INFORMATION SHOWN:
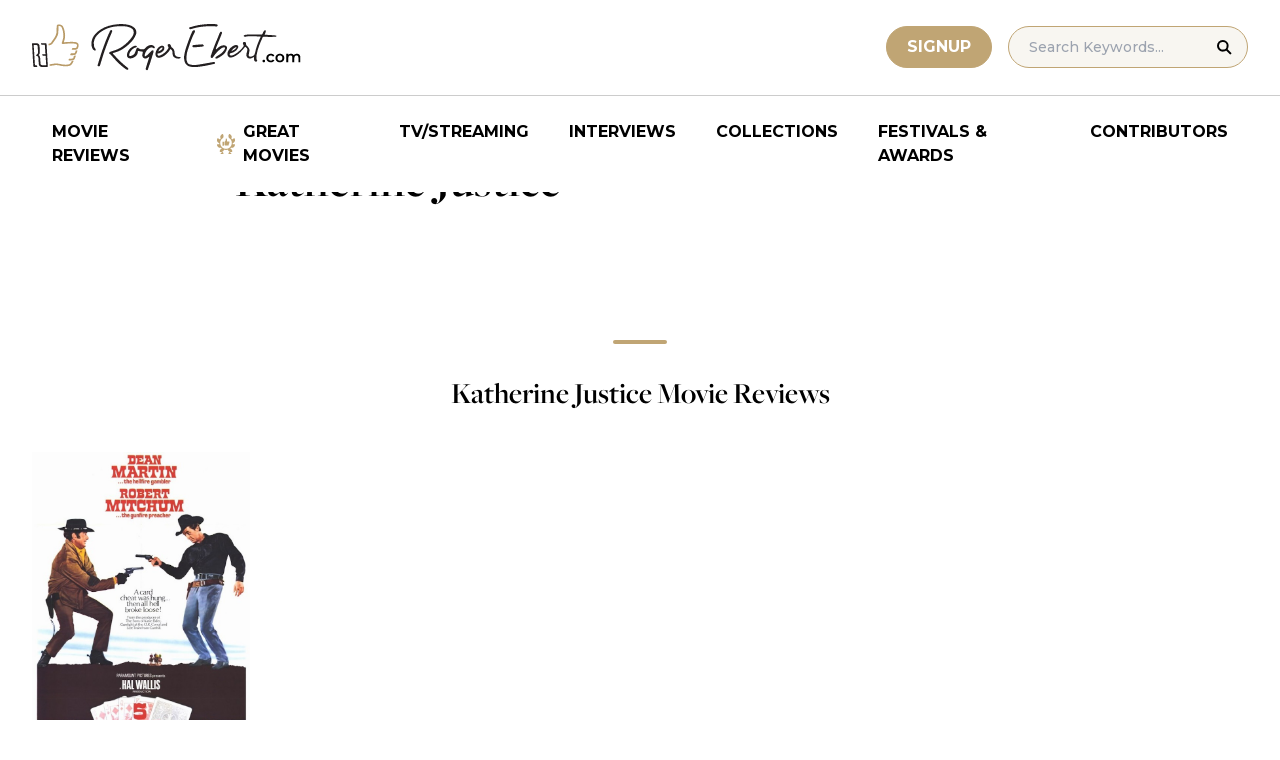

--- FILE ---
content_type: application/javascript; charset=utf-8
request_url: https://fundingchoicesmessages.google.com/f/AGSKWxXZXyzXU2MjGSnuH6uQw7thyk9QvnyAdO1kk748wmSNG1TFRd2R-FrZ_rfButBNTiosVuA2qioeHm1yDVAMvdcGDM6ylWm-O3MzhdSt2SBSNQyxSGjrzr5Xf9kvmBlNsbCvBXBupo92itOCcVEqvl3SzfU2DfWEEOk1S8X3qlvZIJ22kGwc0WqcdhnD/_&showad=.com/adgallery/adverts/rules./adbriteincright./adtago.
body_size: -1285
content:
window['f80a2d5c-a02f-4b47-b75b-fc1f17a178f2'] = true;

TASK DESCRIPTION: Copy every record exactly, dropping the images.

EXERCISE RESPONSE:
--- FILE ---
content_type: application/javascript; charset=utf-8
request_url: https://fundingchoicesmessages.google.com/f/AGSKWxXZXyzXU2MjGSnuH6uQw7thyk9QvnyAdO1kk748wmSNG1TFRd2R-FrZ_rfButBNTiosVuA2qioeHm1yDVAMvdcGDM6ylWm-O3MzhdSt2SBSNQyxSGjrzr5Xf9kvmBlNsbCvBXBupo92itOCcVEqvl3SzfU2DfWEEOk1S8X3qlvZIJ22kGwc0WqcdhnD/_&showad=.com/adgallery/adverts/rules./adbriteincright./adtago.
body_size: -1285
content:
window['f80a2d5c-a02f-4b47-b75b-fc1f17a178f2'] = true;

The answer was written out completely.